List series should have option to return shard space mapping #867

pauldix · 2014-08-22T19:15:02Z

So users can be sure they've set things up properly, they should be able to see which shard space a give series will be mapped to.

It seems the easiest way to do this is to have an option on list series that will have it return the shard space name each series will be mapped to. Like

list series, space
list series, space /&stats.*/

The , space would be optional. If included the result would look something like:

Name	Space
seriesA	one_week_space
seriesB	30_days_space

I'm open to other potential query syntax, this was just my first idea.

The text was updated successfully, but these errors were encountered:

sahilthapar · 2014-08-23T06:22:28Z

👍

schmurfy · 2014-08-26T10:42:08Z

why not just add the space column in the returned data for "list series" ? is it expensive ?
Other than that what would your second example do, list the series stored in the spaces matching a regexp ?

jvshahid · 2014-08-27T16:34:11Z

@schmurfy agree, I don't see a reason why make the query more complicated than just list series and return the extra column

schmurfy · 2014-09-09T13:55:46Z

is there any news on this feature ? I currently have a test system running fine but I would like to check that everything is going where I think it is before pushing it to production.

pauldix · 2014-09-09T17:05:17Z

@jvshahid, @schmurfy returning the space mapping per series would definitely be more expensive. Unless we cached that mapping. Basically, for each series name we'd loop through the shard spaces and see if it matches the regex.

It's certainly easier to do this feature without the updates to the query grammar. I could run a few tests to see how much it slows down the query.

pauldix · 2014-09-09T21:11:19Z

Just tested on my laptop with 500k series. Without including the space name was about 2s to run list series. With space names it was about 2.7s. Obviously, it'll have a greater impact when going over a network, but gzip will help quite a bit with that.

What you think @jvshahid, good enough?

pauldix · 2014-09-09T21:16:52Z

I forgot to mention that was with 3 shard spaces defined.

Dieterbe · 2014-09-09T22:04:13Z

alternatively we could also keep 'list series' just the list of series, and have a command like inspect shard <shard-name> to see which series match it.

schmurfy · 2014-09-10T08:08:11Z

@pauldix as a temporary measure could you share the modified list series ? If you can make it available on a branch somewhere I could use it for my current goal and will not impact the discussion on how to really implement it in an influxdb release.
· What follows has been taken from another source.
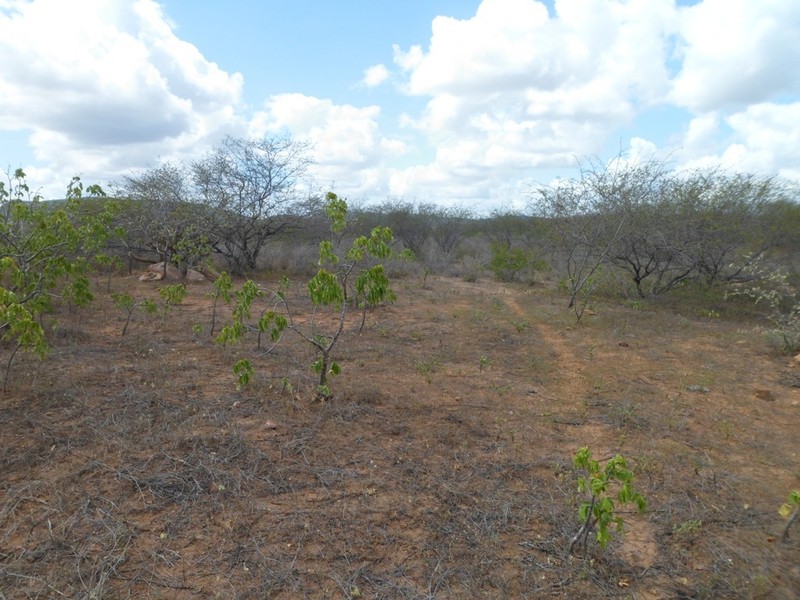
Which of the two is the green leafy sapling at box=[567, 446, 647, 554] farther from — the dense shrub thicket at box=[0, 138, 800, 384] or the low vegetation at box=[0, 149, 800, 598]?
the dense shrub thicket at box=[0, 138, 800, 384]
I think the real question for implementing this feature is: how is list series currently used ?
As I see it you would not run it until needed and probably keep a cached version but aside of the admin tools which need to show this information I don't see any real use in production code, if that's really the case adding more data and slightly slow it down is not an issue.
Do you have any use case for list series in production code ?

Fixes #867. Updated lexer and parser to work, added code to coordinator to insert spaces if requested.
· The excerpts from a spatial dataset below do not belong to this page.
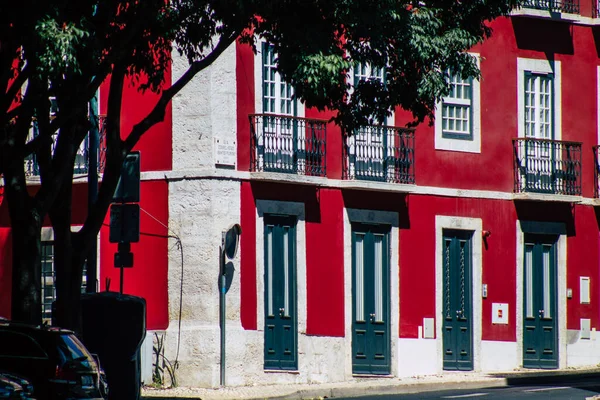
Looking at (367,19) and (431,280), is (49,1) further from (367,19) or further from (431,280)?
(431,280)

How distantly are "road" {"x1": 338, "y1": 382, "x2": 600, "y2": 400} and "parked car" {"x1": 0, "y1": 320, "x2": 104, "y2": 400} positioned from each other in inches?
337

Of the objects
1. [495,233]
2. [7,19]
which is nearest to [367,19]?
[7,19]

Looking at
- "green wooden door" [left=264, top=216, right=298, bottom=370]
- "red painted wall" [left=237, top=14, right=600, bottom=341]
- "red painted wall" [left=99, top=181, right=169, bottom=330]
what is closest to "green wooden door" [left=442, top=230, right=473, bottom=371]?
"red painted wall" [left=237, top=14, right=600, bottom=341]

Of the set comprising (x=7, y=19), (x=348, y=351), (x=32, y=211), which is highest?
(x=7, y=19)

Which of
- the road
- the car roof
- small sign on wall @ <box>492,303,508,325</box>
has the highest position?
small sign on wall @ <box>492,303,508,325</box>

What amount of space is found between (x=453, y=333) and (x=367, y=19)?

Dieterbe · 2014-09-10T22:12:34Z

I think the real question for implementing this feature is: how is list series currently used ?

great point!
people who use influxdb as graphite backend, do so via graphite-influxdb. let me explain that use case because i think it's important and pretty common.
the graphite server receives a request such as target=someFunc(foo.bar.*.something.{match1,match2}.blah), and it needs to convert this into the appropriate queries for influxdb. this goes as follows:
1 is figuring out which series are matched
2 querying the data of those series
3 applying someFunc on the data (in the graphite process)
4 converting the results in a png graph, and returning that to the user.

all of this, of course, needs to be as fast as possible. certain things can be cached but even on first hit it should still be fast, and we can't cache for long anyway because new series should become visible quickly. That's why the ability to retrieve the list of series (filtered by regex) as fast as possible is so important for the graphite-api use case (see also #884)
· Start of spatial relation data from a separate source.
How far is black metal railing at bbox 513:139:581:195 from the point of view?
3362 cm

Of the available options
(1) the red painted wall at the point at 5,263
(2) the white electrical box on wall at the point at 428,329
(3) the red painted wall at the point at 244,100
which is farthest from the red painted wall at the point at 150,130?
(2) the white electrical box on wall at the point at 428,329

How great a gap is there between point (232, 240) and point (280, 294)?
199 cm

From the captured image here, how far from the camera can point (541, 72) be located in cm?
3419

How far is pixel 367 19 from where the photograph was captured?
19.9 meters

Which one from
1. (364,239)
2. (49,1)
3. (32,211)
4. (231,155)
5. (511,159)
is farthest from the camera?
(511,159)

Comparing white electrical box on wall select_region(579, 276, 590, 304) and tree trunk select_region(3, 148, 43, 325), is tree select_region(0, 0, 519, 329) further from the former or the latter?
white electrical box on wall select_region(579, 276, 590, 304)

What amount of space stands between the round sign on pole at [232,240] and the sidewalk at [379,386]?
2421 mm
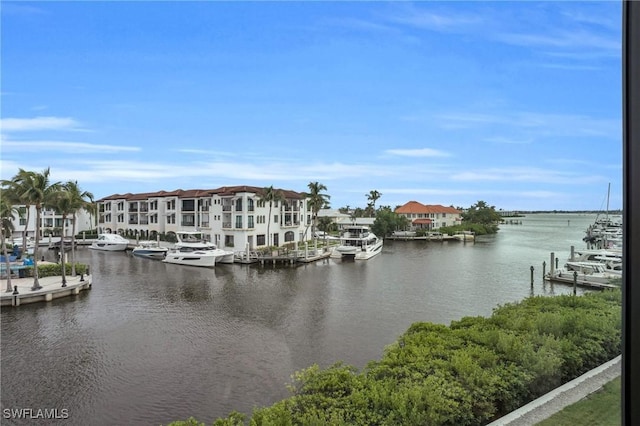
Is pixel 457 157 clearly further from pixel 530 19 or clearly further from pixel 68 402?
pixel 68 402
Civil · 2014-09-10T22:23:41Z

Also my 5c to the previous comment:
Ability to know about retention scheme and space mapping also will be useful - because it's better to get this info from influx, then to force user to specify it in config file. Though speed of this query is more important. Cause even now 'list series' is slow, very slow. For dashboards (typical dashboard in my practice is around 10-15 graphs), graphite executes at least one 'list series /regex/' per graph (and that's with out of tree patches, with patches - 1 query per line, so it can be easily 50 queries for dashboard). Even now you can see how dashboard redraws, if it'll be 30% slower it'll be totally unacceptable for displaying data with graphite (and I think for any other graph system with influxdb as storage).

For 1kk series (250k series with 4 spaces), it could take really really a lot. 10 quereis, let's say 500ms each - it'll be 5 seconds just to ensure that graph can be plotted. And update period is 30-60s. And what if there'll be more graphs? In my experience there could be 700k series without spaces (and with it'll be more then 2kk), how fast it would work?

Though it's only my opinion as a user.

schmurfy · 2014-09-12T08:39:21Z

thanks :)

schmurfy · 2014-09-12T10:41:39Z

are you sure the result is reliable ?
Because it shows me everything going into default which is a bit odd since my default space seems to retain 7d worth of data and I can get points from 2 weeks ago.

Can anyone confirm it can returns something other than default ?

schmurfy · 2014-09-12T10:45:26Z

@pauldix on a somewhat related topic would it be possible to add a similar way to return the shard space when doing a select ? It would return the real space where the point was read instead of where it would end up being stored, I think both make sense to track down configuration errors.

pauldix · 2014-09-12T17:42:26Z

The test checks mappings to other spaces: https://github.com/influxdb/influxdb/blob/master/integration/single_server_test.go#L146-L181

I'm wondering if there's a problem here where you created shard spaces, but didn't have a catch all space (like the default). Then you wrote data in and it fell through and then created the default space.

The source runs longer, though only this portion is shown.